1 Introduction
Numerous engineering and environmental applications involve evaporation from a porous medium. In the present work, evaporation is studied in a quasi-two-dimensional micro-model composed of spherical hydrophobic beads of 1 mm in diameter sandwiched between two hydrophobic glass plates with the lower plate coated by a polymeric film (RTV). The study is based on two visualization experiments. In the first experiment, the micro-model is held horizontally and filled with a NaCL aqueous solution at 5% in NaCl mass fraction. In the second experiment, the micromodel is vertical and filled with a solution at 25 % . The consideration of a saline solution is motivated by the study of salt crystallization induced by the evaporation process. However, the focus here is on the drying pattern prior to the occurrence of crystallization.

**EXERCISES**
1 > Answer these from the introduction on evaporation in a porous micro-model:
(a) What is the diameter of the beads in the micro-model?
(b) In the second experiment, how is the micro-model positioned, and what is the concentration of the solution it holds?
(c) What does the work focus on, rather than on salt crystallization itself?
2 > Go on with the introduction on evaporation in a porous micro-model, picking up right after its last sentence.

**SUPPLIED MATERIAL**
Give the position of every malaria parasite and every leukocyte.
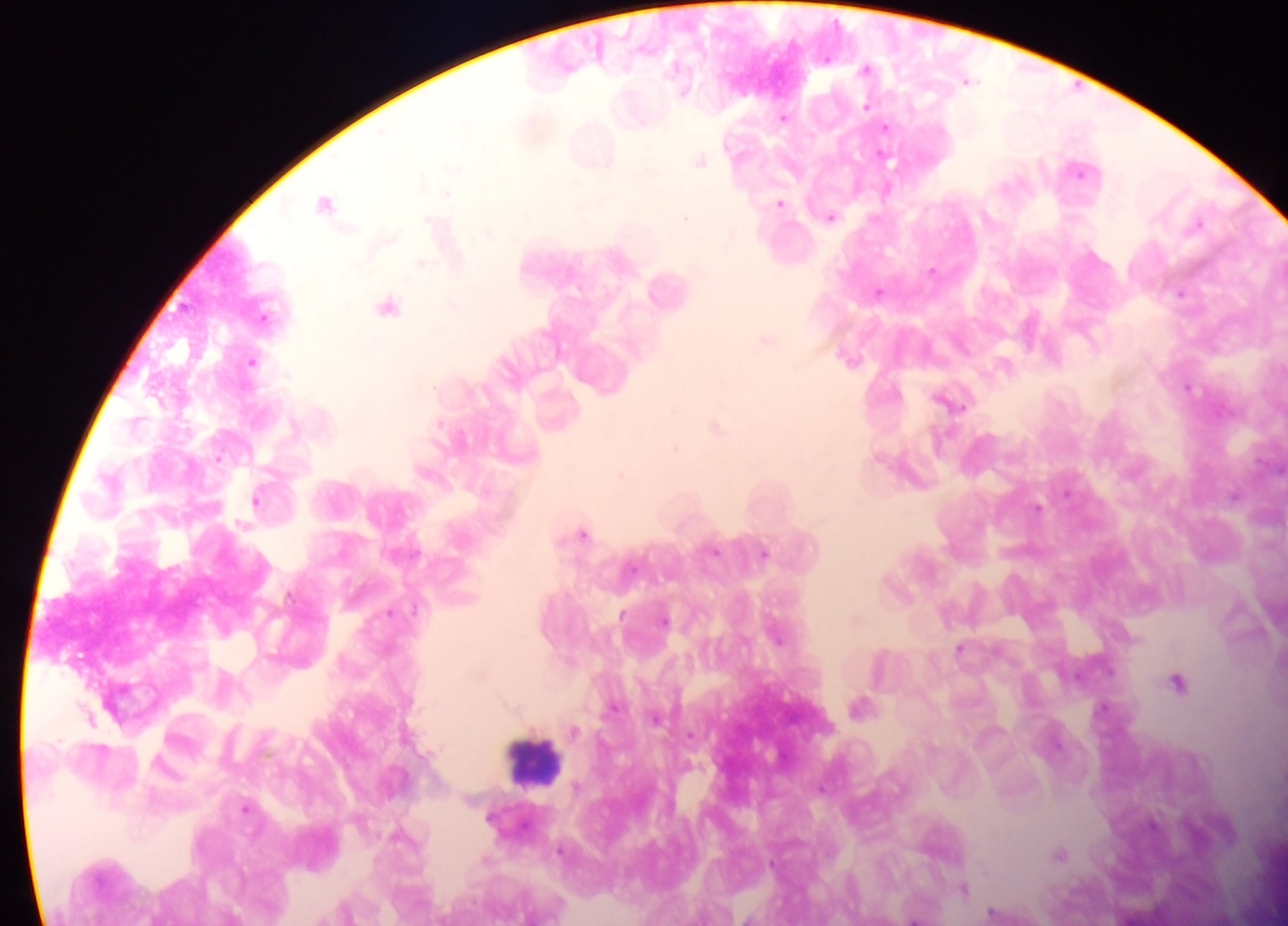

**SET OF ANSWERS**
1 >
(a) 1 mm
(b) Vertical, filled with a 25% solution
(c) The drying pattern before crystallization occurs

2 >
2. Results
As illustrated in Fig.1, the micromodel orientation, i.e. vertical or horizontal, leads to two markedly different drying patterns. In the horizontal case, invasion by the air as the result of evaporation occurs preferentially in the central region of the micromodel with a well-defined boundary between the gaseous region and the liquid region. In the vertical case, the pattern is characterized by an almost flat travelling front separating the gas region (on top) from the liquid region.
Figure 1: Drying pattern: on the left: horizontal micro-model (gas region in light grey, liquid region in dark grey, the red line corresponds to the boundary between both regions), on the right: vertical micro-model (the blue line corresponds to the boundary between the gas region (lighter grey) and the liquid region (darker grey)).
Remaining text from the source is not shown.